In some undertakings organization alone will suffice. For example,
making a machine, laying out a railroad, compiling a volume of
statistics. In others there must needs come in what I will call the
human element, the consideration of people, not in masses, but as
individuals, that matchless, indescribable quality which we call human
sympathy....
Illustrations might be multiplied in educational, religious, and
philanthropic efforts where we work for the masses, and forget that each
one of the mass is a human being with passions, sensibilities,
aspirations like our own. This interest in the human being as such,
which is a gift to some, can be cultivated, but it can never be
simulated. The counterfeit always rings false. Joined to a good memory
for names and faces, it gives a person a power which can hardly be
estimated....
It seems to me that these two principles apply with tremendous and
unusual force to the problems of the modern library. I will speak of the
public library alone because it has a wider reach and a closer touch on
life.
We will review in imagination the library situation in this country. We
take up Mr.
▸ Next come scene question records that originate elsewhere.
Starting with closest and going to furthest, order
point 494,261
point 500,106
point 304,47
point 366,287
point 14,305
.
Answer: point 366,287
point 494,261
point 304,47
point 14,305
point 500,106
Flint's Statistics volume for 1893; we sum up 593 free
libraries in the New England states, 520 in New York, Pennsylvania, and
New Jersey, 285 in the Southern states, 758 in the Western states, a
total of 2156 free libraries.
We recall our friends in the American Library Association, who
constitute with some marked exceptions, who prefer to work alone, the
high-water mark of the fraternity. As their names pass before us we take
a measure of the men and women. We think of their libraries which we may
have visited, or, better still, which we have used as readers. In some
few cases we know the influence of these libraries in the town or city.
Take it for all in all we find a body of hard-working men and women
translating into practice noble ideals. As a result, the library is
beginning to get a hold upon the community. But it is only a beginning
and, compared with the possibilities, only a prophecy of what may and
will be. Are not the failures in our work due to the lack of the best
organization and the true human touch?